Desde el punto de vista de la especificación, señalemos que el objeto que mueve a la voluntad sólo puede ser el bien «conveniente», en tanto que elegido por la inteligencia. Supongamos que este bien se presenta con los límites de la particularización, y no como universalmente bueno. Entonces será incapaz de mover a la voluntad necesariamente. Por el contrario, si este bien se presenta como bien «bajo todos los aspectos», entonces no puede dejar de determinar a la voluntad. Tal es el caso de la beatitud, que se define como el estado que integra la totalidad del bien. Sin embargo, aquí sólo se trata del orden de la especificación, ya que desde el punto de vista del ejercicio puedo perfectamente no querer actualmente pensar en la beatitud, ya que este acto de pensar es él mismo particular. Si, por el contrario, el bien se presenta solamente bajo los límites de una determinación particular, el acto no será necesario ni desde el punto de vista de la especificación ni desde el punto de vista del ejercicio.

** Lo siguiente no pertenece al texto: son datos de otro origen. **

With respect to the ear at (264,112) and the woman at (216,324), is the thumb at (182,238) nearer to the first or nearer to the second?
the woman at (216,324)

¿Cómo se decide, pues, la voluntad concretamente? Se pueden analizar tres casos. A veces la decisión dependerá del «peso» de tal o cual condición del objeto, en tanto que valorada por la inteligencia. La decisión será en tal caso racional; por ejemplo, si yo considero tal cosa útil para mi salud o, al menos, lo es para mi actividad voluntaria. Otras veces una ocasión, venga del interior o del exterior, hará que me apoye sobre una circunstancia del objeto y que deje el resto en la sombra. Finalmente, la decisión puede tener su origen en una disposición interna. El hombre colérico y el hombre sabio deciden de muy diferente manera; el enfermo no ve la comida del mismo modo que el sano. Como dice el filósofo: a tal disposición, tal fin.
Si esta disposición es natural, y por ello ajena a la voluntad, la voluntad es necesaria. Por ello todos los hombres quieren ser, vivir y conocer. Si esta disposición no procede de la naturaleza -por ejemplo, en el caso de las pasiones-, en tal caso no habrá necesidad, ya que esta disposición puede ser modificada. El hombre colérico tratará de calmarse antes de juzgar. Sin embargo, es más fácil reducir una pasión que un hábito. Así, pues, la voluntad, en el orden de la especificación, puede estar movida necesariamente por ciertos objetos, no por todos; pero en el orden del ejercicio, no es (jamás) necesario que lo esté.